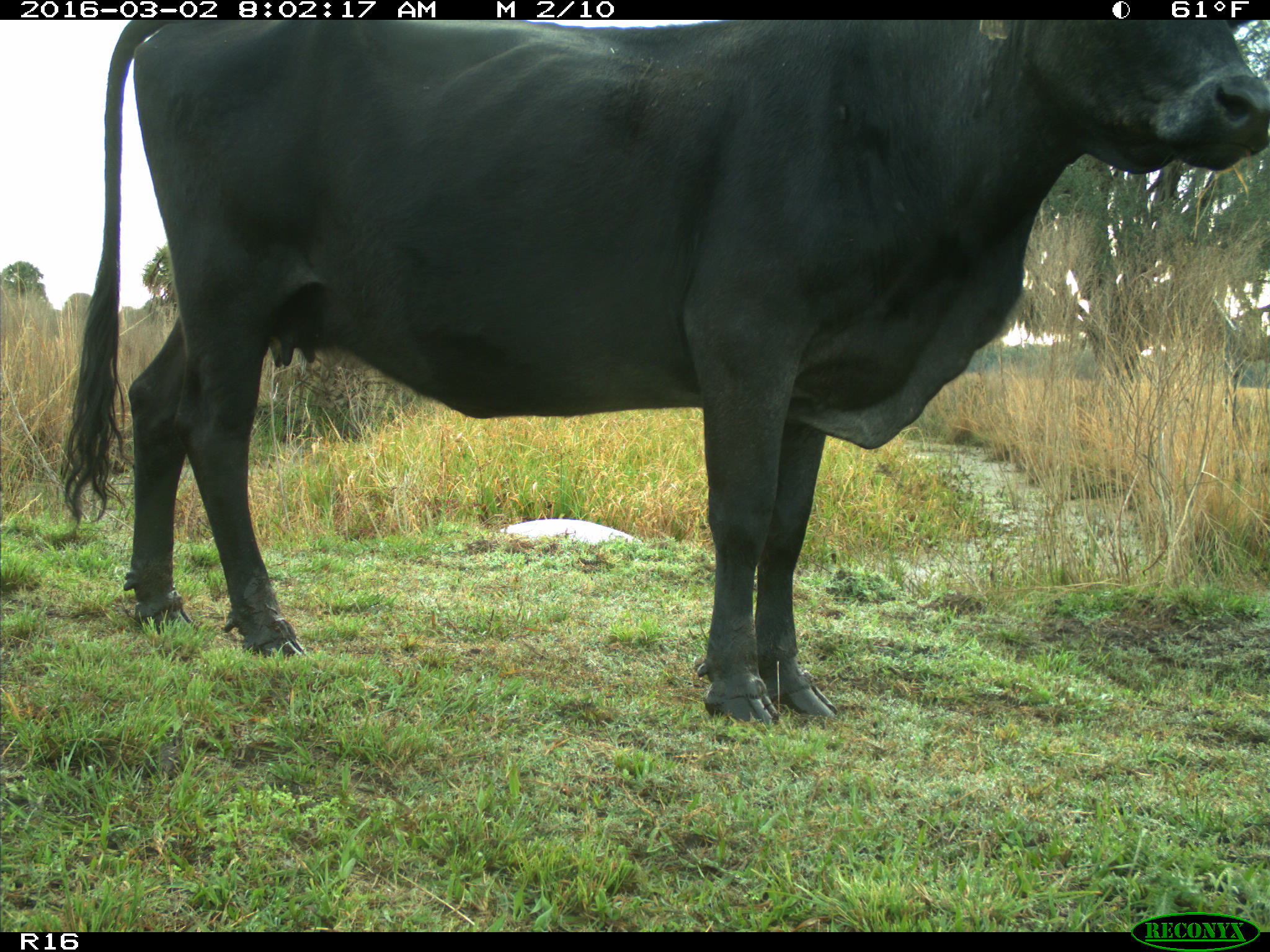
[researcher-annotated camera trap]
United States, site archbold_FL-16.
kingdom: Animalia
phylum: Chordata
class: Mammalia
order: Artiodactyla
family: Bovidae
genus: Bos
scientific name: Bos taurus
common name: domestic cow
Bos taurus (domestic cow).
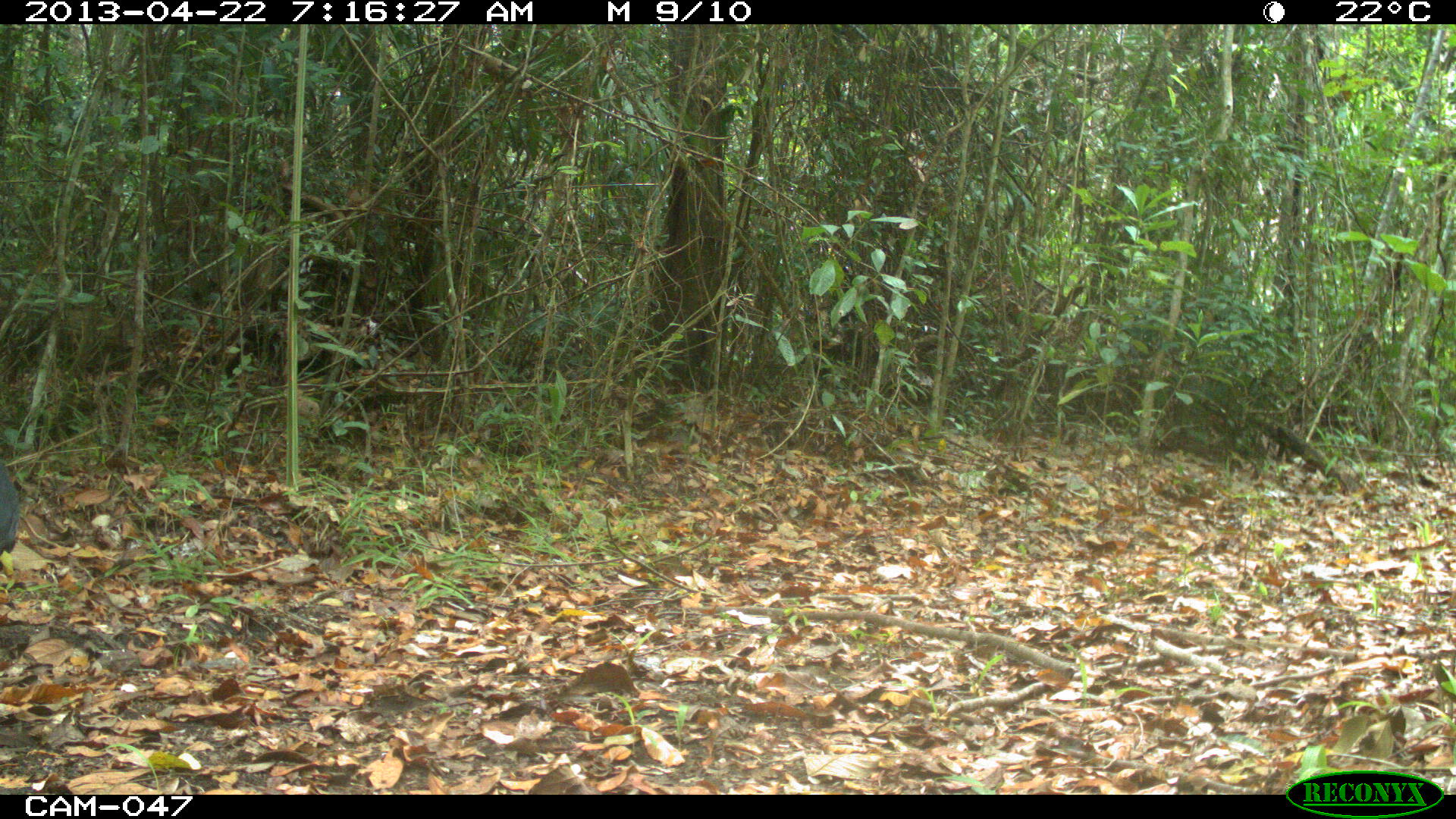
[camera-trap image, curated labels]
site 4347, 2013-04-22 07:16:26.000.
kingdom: Animalia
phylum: Chordata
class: Aves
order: Galliformes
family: Cracidae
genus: Crax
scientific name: Crax rubra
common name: great curassow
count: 1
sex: male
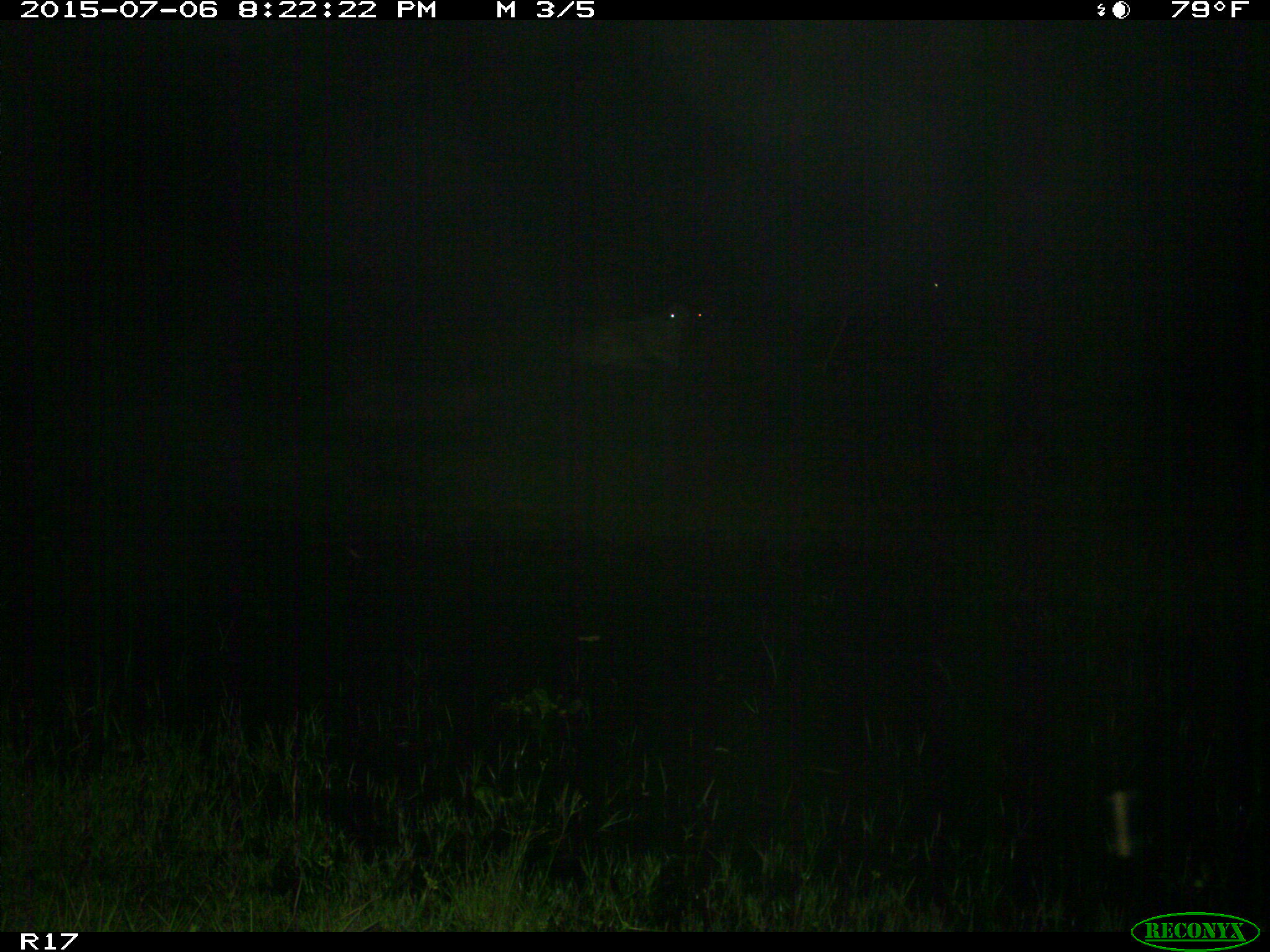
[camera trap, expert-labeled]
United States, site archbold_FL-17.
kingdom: Animalia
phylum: Chordata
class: Mammalia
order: Artiodactyla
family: Bovidae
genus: Bos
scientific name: Bos taurus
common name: domestic cow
Bos taurus (domestic cow).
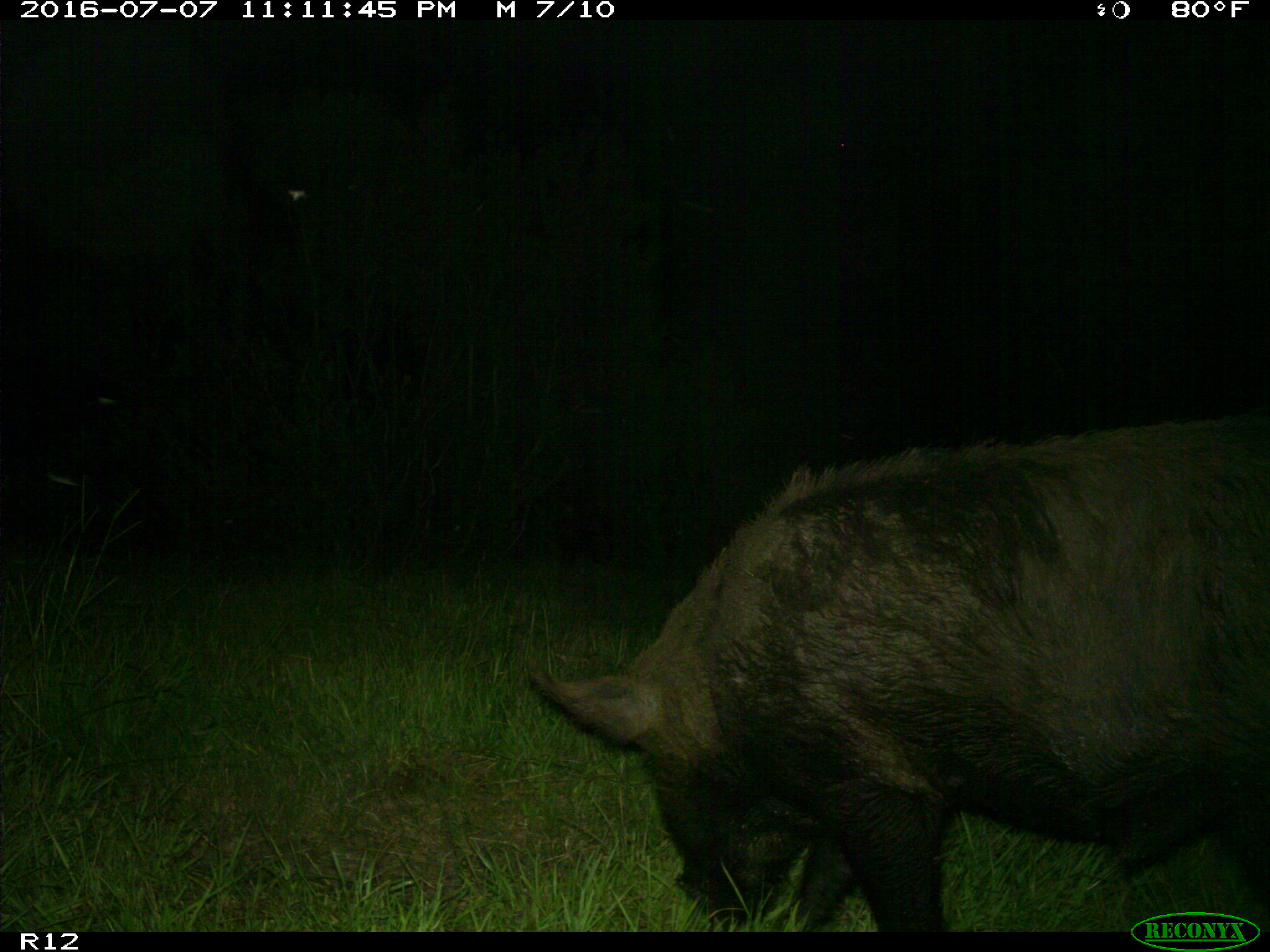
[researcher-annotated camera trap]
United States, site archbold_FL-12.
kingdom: Animalia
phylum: Chordata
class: Mammalia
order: Artiodactyla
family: Suidae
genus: Sus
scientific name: Sus scrofa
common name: wild boar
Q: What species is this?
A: Sus scrofa (wild boar).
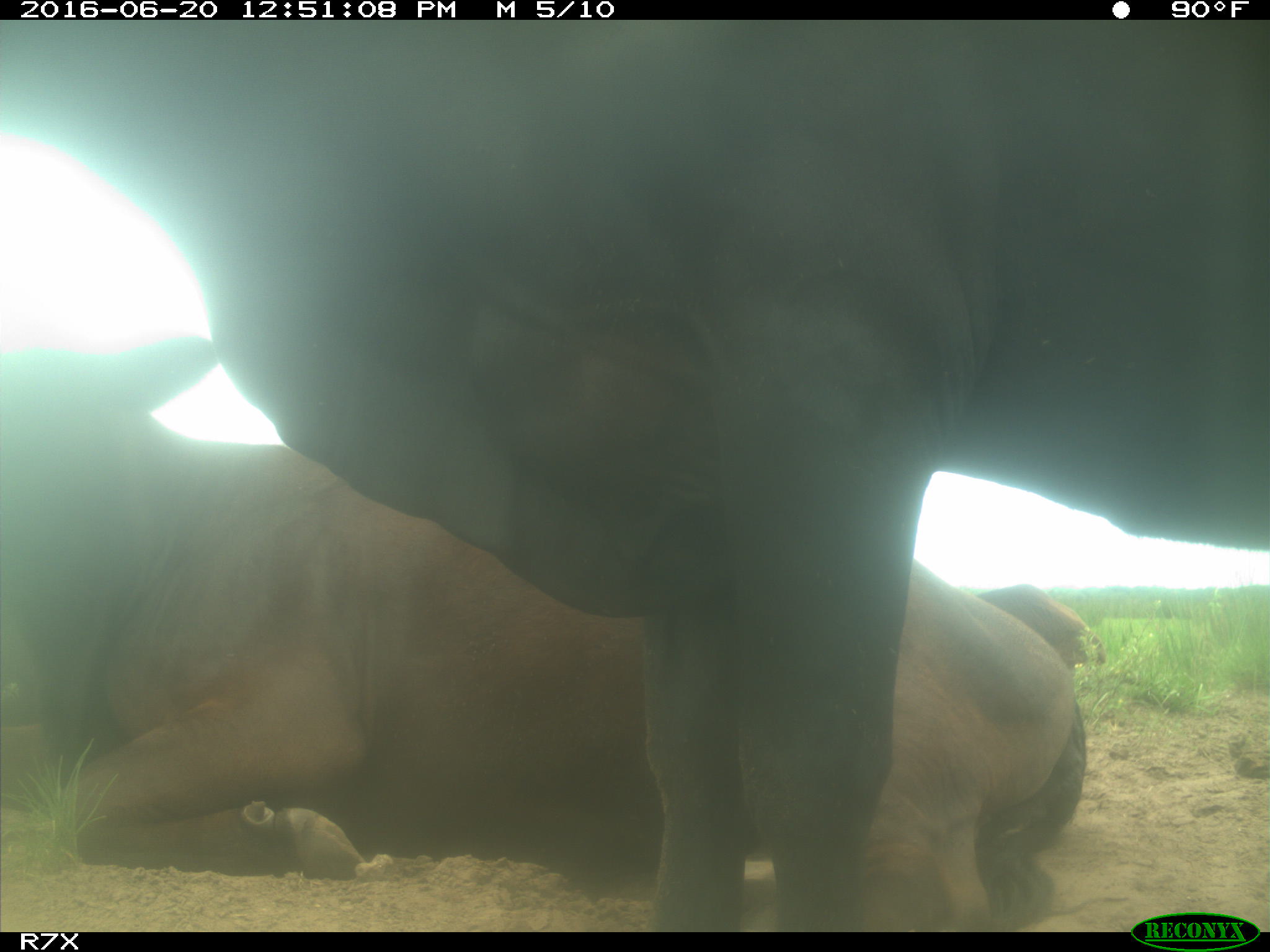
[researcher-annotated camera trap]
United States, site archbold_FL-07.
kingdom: Animalia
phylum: Chordata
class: Mammalia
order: Artiodactyla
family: Bovidae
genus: Bos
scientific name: Bos taurus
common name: domestic cow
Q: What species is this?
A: Bos taurus (domestic cow).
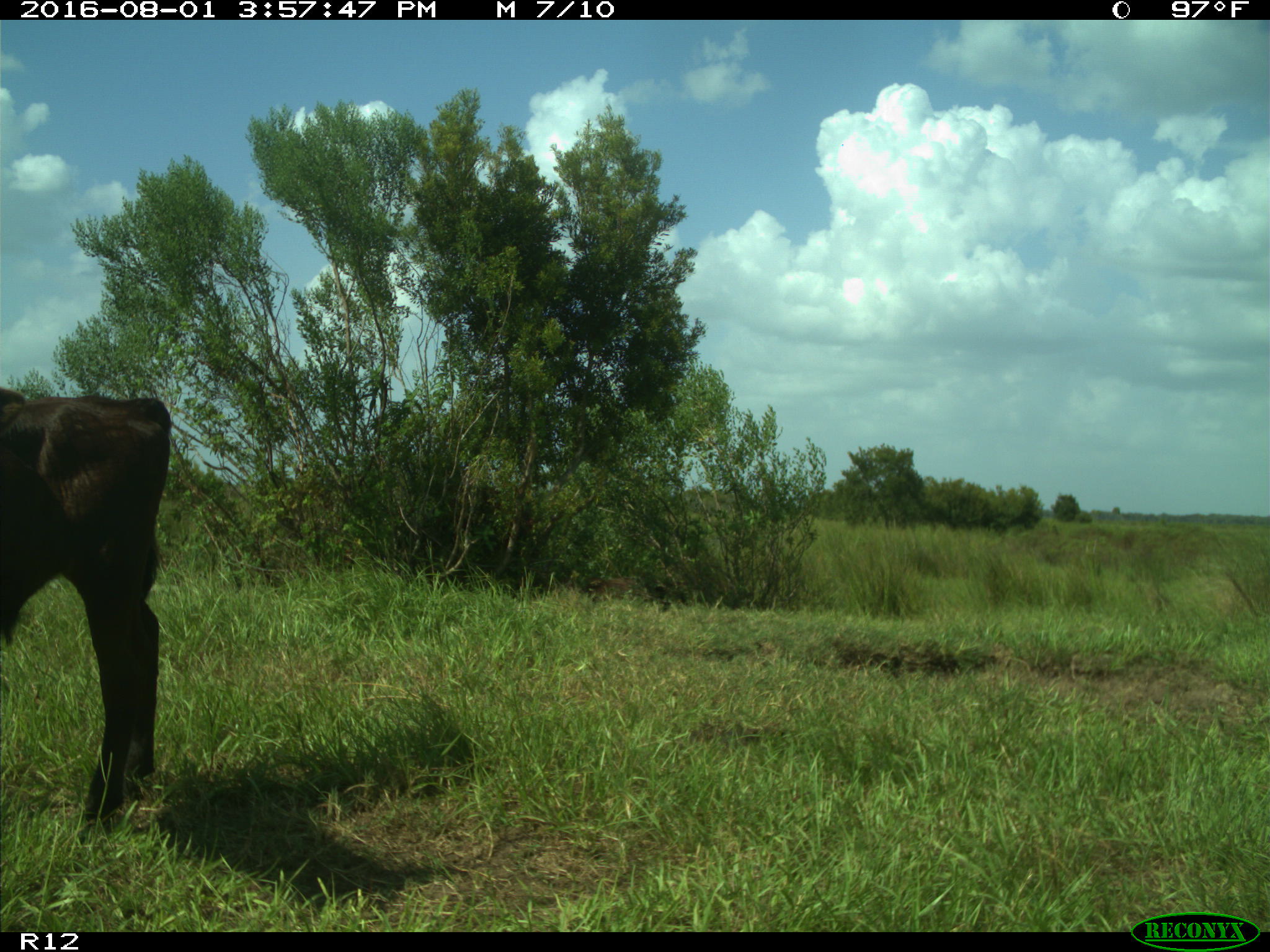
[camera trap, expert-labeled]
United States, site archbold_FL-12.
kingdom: Animalia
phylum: Chordata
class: Mammalia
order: Artiodactyla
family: Bovidae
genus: Bos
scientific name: Bos taurus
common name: domestic cow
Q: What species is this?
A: Bos taurus (domestic cow).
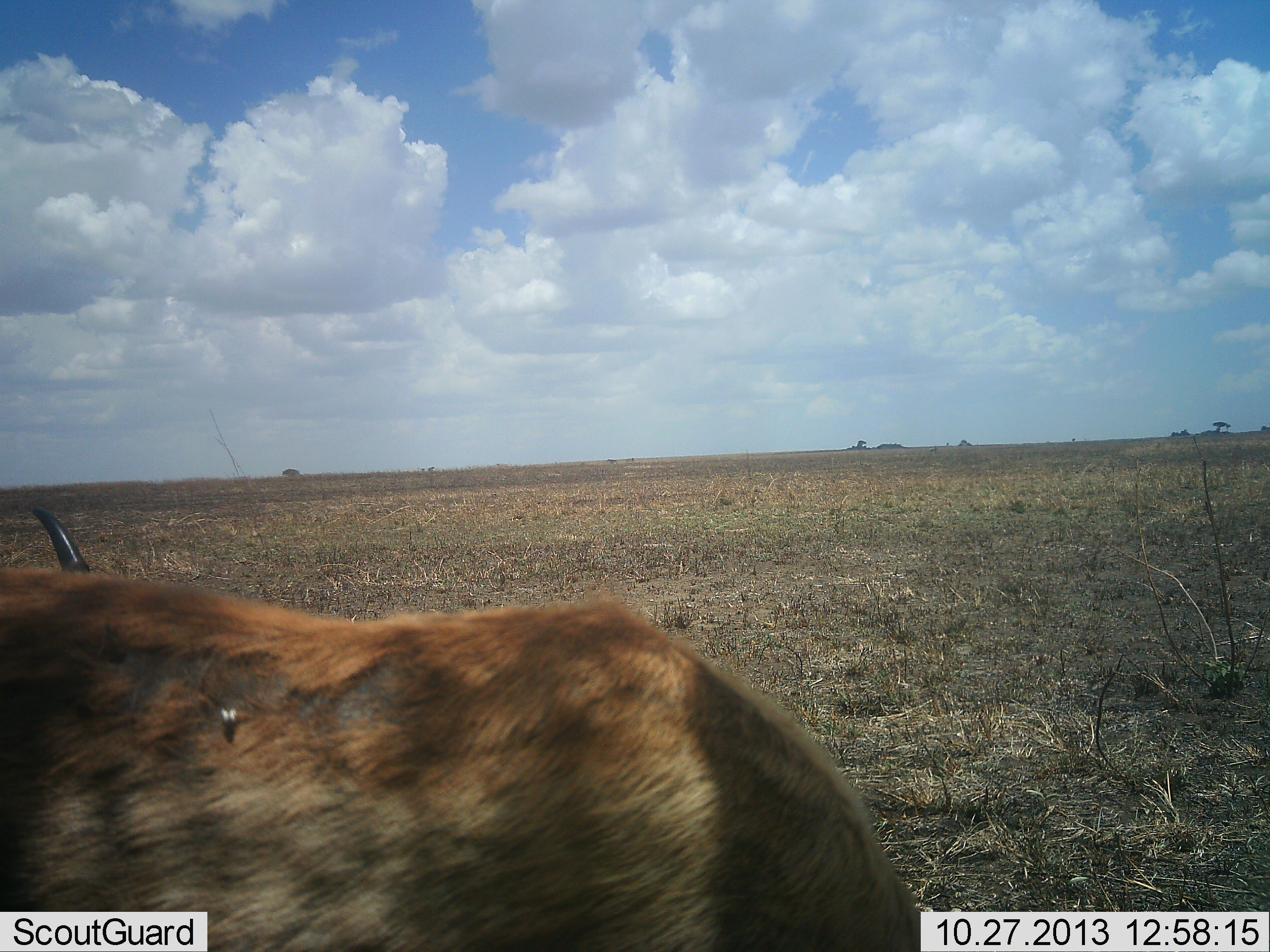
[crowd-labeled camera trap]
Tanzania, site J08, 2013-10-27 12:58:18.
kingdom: Animalia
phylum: Chordata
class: Mammalia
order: Artiodactyla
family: Bovidae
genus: Aepyceros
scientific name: Aepyceros melampus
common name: impala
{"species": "impala (Aepyceros melampus)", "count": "1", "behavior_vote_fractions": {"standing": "80%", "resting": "20%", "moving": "0%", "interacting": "0%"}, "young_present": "0%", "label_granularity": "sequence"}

......

● **Work item**
The expected output is the whole listing, word for word, minus its pictures.

● **Solution**
[researcher-annotated camera trap]
United States, site archbold_FL-16.
kingdom: Animalia
phylum: Chordata
class: Mammalia
order: Artiodactyla
family: Bovidae
genus: Bos
scientific name: Bos taurus
common name: domestic cow
Bos taurus (domestic cow).
[camera-trap image, curated labels]
site 4347, 2013-04-22 07:16:26.000.
kingdom: Animalia
phylum: Chordata
class: Aves
order: Galliformes
family: Cracidae
genus: Crax
scientific name: Crax rubra
common name: great curassow
count: 1
sex: male
[camera trap, expert-labeled]
United States, site archbold_FL-17.
kingdom: Animalia
phylum: Chordata
class: Mammalia
order: Artiodactyla
family: Bovidae
genus: Bos
scientific name: Bos taurus
common name: domestic cow
Bos taurus (domestic cow).
[researcher-annotated camera trap]
United States, site archbold_FL-12.
kingdom: Animalia
phylum: Chordata
class: Mammalia
order: Artiodactyla
family: Suidae
genus: Sus
scientific name: Sus scrofa
common name: wild boar
Q: What species is this?
A: Sus scrofa (wild boar).
[researcher-annotated camera trap]
United States, site archbold_FL-07.
kingdom: Animalia
phylum: Chordata
class: Mammalia
order: Artiodactyla
family: Bovidae
genus: Bos
scientific name: Bos taurus
common name: domestic cow
Q: What species is this?
A: Bos taurus (domestic cow).
[camera trap, expert-labeled]
United States, site archbold_FL-12.
kingdom: Animalia
phylum: Chordata
class: Mammalia
order: Artiodactyla
family: Bovidae
genus: Bos
scientific name: Bos taurus
common name: domestic cow
Q: What species is this?
A: Bos taurus (domestic cow).
[crowd-labeled camera trap]
Tanzania, site J08, 2013-10-27 12:58:18.
kingdom: Animalia
phylum: Chordata
class: Mammalia
order: Artiodactyla
family: Bovidae
genus: Aepyceros
scientific name: Aepyceros melampus
common name: impala
{"species": "impala (Aepyceros melampus)", "count": "1", "behavior_vote_fractions": {"standing": "80%", "resting": "20%", "moving": "0%", "interacting": "0%"}, "young_present": "0%", "label_granularity": "sequence"}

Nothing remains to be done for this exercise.